CrowdStrike Holdings (CRWD) is projected to see 20%+ annual recurring revenue growth by 2027, with a target of $20 billion in ARR by 2036, according to Morgan Stanley analyst Keith Weiss. Weiss raised the firm's price target on the stock to $475 and kept an Equal Weight rating. CrowdStrike is a leader in AI-driven endpoint and cloud workload protection.
CrowdStrike Holdings (CRWD) has seen a significant uptick in its stock price following the company's updated projections for fiscal year 2027. The cybersecurity firm, known for its AI-driven endpoint and cloud workload protection, has guided for accelerated growth in its new annual recurring revenue (ARR), which is expected to increase by 20% or more. This projection is an upgrade from its previous forecast of 17% growth for the current fiscal year [1].At the Fal.Con 2025 conference, CrowdStrike announced that it expects net new ARR to grow by 20% in fiscal 2027, leading to a total ARR growth of 22% for that year. This projection aligns with the broader analyst community's bullish stance, with current targets ranging from $330 to $610, according to InvestingPro data [2]. Truist Securities, one of the firms that raised its price target on CrowdStrike, now sees the stock reaching $550, up from its previous target of $500 [2].

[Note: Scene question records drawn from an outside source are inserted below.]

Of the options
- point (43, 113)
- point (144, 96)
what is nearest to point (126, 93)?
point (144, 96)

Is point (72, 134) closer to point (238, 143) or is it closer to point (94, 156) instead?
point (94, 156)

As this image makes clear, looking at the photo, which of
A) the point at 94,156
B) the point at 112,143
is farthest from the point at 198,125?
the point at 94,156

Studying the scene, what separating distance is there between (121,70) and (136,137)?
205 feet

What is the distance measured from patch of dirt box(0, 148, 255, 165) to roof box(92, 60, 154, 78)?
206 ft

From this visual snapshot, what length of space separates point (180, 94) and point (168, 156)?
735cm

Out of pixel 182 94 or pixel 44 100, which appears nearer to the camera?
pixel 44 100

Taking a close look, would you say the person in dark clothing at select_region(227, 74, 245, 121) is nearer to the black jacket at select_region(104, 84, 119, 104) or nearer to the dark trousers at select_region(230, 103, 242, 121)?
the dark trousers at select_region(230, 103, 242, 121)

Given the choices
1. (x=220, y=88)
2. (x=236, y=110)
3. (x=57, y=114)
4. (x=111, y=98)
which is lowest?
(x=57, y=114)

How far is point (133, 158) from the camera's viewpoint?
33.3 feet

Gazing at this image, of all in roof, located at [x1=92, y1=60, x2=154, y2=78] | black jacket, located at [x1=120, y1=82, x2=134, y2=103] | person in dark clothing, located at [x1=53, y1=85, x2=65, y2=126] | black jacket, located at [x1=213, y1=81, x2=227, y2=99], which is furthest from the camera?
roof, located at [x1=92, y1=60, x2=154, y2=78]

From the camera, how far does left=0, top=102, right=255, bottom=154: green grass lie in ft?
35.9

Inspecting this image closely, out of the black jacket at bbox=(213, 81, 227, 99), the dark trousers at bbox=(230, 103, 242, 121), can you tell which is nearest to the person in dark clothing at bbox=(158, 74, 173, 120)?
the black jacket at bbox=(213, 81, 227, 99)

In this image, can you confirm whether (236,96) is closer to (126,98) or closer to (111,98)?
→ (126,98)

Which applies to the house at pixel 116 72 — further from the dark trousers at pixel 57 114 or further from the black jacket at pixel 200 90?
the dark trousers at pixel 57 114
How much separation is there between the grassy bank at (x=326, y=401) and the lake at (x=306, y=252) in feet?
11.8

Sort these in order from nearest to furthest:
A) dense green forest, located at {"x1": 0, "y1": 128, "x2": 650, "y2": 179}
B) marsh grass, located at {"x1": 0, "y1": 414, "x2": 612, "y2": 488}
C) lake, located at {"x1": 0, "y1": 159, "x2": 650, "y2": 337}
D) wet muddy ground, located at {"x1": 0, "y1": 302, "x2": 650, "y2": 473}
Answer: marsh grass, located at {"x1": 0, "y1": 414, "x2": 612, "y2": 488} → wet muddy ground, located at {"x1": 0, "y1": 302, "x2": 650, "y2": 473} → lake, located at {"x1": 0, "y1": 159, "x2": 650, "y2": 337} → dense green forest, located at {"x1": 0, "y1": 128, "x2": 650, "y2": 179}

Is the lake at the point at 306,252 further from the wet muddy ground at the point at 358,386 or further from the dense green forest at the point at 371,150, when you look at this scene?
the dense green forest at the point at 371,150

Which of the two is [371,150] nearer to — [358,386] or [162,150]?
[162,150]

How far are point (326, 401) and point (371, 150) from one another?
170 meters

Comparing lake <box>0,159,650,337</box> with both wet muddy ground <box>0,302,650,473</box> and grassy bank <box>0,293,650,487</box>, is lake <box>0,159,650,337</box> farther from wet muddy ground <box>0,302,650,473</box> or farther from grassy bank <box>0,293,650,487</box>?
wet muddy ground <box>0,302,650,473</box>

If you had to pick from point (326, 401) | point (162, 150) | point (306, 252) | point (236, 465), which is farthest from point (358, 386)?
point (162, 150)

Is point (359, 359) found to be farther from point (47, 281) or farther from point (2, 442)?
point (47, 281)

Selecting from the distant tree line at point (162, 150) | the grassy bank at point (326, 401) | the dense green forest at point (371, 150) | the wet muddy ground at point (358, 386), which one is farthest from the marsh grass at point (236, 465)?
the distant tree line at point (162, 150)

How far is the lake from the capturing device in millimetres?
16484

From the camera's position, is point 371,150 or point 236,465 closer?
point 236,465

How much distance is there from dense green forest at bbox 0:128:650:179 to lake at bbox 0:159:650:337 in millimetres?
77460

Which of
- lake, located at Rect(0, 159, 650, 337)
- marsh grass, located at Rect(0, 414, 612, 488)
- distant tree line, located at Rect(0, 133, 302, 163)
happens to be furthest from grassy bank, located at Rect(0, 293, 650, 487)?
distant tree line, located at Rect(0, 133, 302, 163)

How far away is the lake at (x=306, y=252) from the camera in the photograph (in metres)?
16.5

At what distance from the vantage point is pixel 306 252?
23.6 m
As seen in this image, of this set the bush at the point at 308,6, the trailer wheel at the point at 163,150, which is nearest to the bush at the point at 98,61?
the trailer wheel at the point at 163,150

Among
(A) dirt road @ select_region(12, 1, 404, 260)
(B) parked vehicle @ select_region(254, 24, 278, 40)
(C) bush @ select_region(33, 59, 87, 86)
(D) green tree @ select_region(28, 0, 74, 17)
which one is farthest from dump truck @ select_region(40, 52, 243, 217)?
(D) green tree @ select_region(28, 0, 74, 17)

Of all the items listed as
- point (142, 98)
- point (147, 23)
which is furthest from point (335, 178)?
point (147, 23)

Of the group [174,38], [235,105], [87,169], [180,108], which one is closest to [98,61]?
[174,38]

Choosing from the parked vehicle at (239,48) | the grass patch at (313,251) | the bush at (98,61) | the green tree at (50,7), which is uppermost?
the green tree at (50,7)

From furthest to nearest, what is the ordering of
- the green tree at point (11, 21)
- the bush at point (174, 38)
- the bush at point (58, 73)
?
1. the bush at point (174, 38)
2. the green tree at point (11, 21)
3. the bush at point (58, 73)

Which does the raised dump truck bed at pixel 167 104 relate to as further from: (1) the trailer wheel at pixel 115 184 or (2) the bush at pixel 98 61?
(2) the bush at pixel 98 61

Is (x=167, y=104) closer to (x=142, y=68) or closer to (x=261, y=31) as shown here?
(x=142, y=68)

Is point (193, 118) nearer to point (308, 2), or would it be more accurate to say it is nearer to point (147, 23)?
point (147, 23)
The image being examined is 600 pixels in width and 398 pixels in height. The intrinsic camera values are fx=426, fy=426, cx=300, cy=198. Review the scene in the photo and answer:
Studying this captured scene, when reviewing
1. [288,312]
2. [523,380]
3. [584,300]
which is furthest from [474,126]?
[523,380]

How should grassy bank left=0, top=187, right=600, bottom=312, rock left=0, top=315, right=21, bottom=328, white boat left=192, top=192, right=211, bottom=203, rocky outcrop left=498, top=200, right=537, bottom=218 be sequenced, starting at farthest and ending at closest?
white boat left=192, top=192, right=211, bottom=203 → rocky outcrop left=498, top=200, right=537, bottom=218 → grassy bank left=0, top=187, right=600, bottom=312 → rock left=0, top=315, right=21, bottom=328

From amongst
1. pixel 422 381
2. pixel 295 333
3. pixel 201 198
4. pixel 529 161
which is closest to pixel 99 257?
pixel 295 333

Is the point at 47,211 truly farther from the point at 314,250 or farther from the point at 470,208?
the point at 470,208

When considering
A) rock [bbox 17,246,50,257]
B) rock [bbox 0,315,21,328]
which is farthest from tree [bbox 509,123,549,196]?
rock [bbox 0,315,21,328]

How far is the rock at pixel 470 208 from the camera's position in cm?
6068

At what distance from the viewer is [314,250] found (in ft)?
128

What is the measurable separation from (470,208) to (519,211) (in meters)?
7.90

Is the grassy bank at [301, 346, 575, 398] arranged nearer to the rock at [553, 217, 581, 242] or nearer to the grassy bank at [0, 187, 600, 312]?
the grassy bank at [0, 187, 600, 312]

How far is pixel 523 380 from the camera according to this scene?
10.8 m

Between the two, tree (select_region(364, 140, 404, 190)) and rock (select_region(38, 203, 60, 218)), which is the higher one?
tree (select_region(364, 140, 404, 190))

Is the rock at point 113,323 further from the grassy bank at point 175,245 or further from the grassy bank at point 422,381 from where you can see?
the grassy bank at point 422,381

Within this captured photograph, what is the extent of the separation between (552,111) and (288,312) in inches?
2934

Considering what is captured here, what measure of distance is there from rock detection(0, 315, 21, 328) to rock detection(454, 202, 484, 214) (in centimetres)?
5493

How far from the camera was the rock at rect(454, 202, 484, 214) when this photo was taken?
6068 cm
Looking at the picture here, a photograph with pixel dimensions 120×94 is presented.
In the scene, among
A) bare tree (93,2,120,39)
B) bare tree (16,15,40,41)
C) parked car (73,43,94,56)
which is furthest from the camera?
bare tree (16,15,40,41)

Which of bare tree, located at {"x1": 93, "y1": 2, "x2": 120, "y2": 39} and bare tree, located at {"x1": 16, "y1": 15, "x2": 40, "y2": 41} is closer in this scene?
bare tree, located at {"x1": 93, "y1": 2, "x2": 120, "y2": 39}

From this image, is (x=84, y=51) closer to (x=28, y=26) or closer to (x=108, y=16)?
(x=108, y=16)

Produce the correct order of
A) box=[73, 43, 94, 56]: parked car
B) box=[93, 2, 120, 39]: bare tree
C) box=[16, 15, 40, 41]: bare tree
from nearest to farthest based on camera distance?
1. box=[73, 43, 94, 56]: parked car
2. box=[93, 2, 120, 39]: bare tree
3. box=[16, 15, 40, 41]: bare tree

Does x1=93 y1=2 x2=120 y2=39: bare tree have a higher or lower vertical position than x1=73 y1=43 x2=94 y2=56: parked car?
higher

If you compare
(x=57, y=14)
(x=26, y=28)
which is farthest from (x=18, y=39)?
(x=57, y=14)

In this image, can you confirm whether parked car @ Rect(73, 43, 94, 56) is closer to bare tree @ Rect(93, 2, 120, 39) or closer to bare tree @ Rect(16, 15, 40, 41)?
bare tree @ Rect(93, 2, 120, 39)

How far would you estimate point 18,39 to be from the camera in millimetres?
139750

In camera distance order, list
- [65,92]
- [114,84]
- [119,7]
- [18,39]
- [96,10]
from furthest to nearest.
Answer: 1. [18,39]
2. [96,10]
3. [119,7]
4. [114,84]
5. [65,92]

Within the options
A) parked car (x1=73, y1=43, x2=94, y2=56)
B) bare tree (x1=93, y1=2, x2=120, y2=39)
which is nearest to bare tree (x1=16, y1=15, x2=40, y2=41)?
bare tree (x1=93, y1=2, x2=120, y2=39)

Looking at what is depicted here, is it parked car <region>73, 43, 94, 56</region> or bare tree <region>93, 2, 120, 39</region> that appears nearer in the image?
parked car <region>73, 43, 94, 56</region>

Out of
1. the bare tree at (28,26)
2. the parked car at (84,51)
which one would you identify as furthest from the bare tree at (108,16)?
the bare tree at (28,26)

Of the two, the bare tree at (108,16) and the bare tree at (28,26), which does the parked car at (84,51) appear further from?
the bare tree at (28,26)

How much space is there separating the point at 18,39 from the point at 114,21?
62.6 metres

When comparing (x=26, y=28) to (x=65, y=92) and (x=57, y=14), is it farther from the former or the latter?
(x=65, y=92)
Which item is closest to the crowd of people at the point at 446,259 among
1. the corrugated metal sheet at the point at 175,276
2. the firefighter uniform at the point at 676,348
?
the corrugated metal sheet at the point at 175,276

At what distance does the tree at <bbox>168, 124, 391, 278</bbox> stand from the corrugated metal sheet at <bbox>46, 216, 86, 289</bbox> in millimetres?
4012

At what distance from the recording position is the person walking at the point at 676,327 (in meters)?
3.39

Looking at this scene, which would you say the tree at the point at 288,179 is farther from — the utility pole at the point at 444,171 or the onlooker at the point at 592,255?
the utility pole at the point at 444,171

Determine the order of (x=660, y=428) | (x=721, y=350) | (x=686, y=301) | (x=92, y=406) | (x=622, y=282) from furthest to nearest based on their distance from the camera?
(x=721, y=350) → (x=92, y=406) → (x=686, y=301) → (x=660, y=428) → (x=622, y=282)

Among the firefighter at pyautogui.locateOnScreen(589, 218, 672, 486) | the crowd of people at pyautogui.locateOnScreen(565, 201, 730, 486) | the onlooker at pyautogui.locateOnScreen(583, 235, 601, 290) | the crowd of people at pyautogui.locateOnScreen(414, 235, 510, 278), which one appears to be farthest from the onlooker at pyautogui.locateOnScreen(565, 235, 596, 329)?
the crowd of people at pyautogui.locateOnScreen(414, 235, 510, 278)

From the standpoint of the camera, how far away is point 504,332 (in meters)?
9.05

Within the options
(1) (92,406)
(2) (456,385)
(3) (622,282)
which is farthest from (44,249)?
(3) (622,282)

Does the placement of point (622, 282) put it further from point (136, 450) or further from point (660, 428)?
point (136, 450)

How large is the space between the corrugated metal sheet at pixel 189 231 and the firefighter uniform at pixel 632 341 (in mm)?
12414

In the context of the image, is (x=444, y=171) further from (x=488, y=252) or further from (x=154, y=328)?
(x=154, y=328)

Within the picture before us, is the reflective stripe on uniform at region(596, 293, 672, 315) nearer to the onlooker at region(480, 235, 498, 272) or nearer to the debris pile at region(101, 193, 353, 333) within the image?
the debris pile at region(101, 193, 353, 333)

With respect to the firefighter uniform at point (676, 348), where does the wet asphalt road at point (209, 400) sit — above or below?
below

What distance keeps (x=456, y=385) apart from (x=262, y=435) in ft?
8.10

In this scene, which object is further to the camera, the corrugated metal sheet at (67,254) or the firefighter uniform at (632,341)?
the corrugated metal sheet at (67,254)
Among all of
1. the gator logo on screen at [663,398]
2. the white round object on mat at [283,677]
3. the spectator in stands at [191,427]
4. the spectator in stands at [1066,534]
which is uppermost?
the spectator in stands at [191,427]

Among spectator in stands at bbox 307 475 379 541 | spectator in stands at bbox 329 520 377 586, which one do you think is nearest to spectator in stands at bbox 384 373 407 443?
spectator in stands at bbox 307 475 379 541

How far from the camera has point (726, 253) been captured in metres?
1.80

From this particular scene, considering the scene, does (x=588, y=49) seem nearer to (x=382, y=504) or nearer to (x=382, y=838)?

Analysts attribute the company's strong momentum to its innovative use of artificial intelligence and strategic acquisitions. For instance, the acquisition of Pangea aims to boost visibility into AI agents and their workflows, enhancing CrowdStrike's AI Detection and Response capabilities [1]. Additionally, the company's new agents designed to automate workflows for cybersecurity professionals represent an unparalleled opportunity to reach an addressable market of roughly 150 billion assets [1].
CrowdStrike's long-term outlook remains positive, with the company targeting $20 billion in ARR by fiscal year 2036. The firm's financial targets for FY27 include 20%+ net new ARR growth and a 24%+ non-GAAP operating margin. The company also expects to achieve a non-GAAP subscription gross margin of 82-85% by FY29 [3].
The stock's performance reflects investor confidence in CrowdStrike's ability to capitalize on the growing threat environment and its innovative approach to cybersecurity. As the company continues to adapt to the evolving digital landscape, it remains well-positioned to lead the industry through strategic growth and innovation.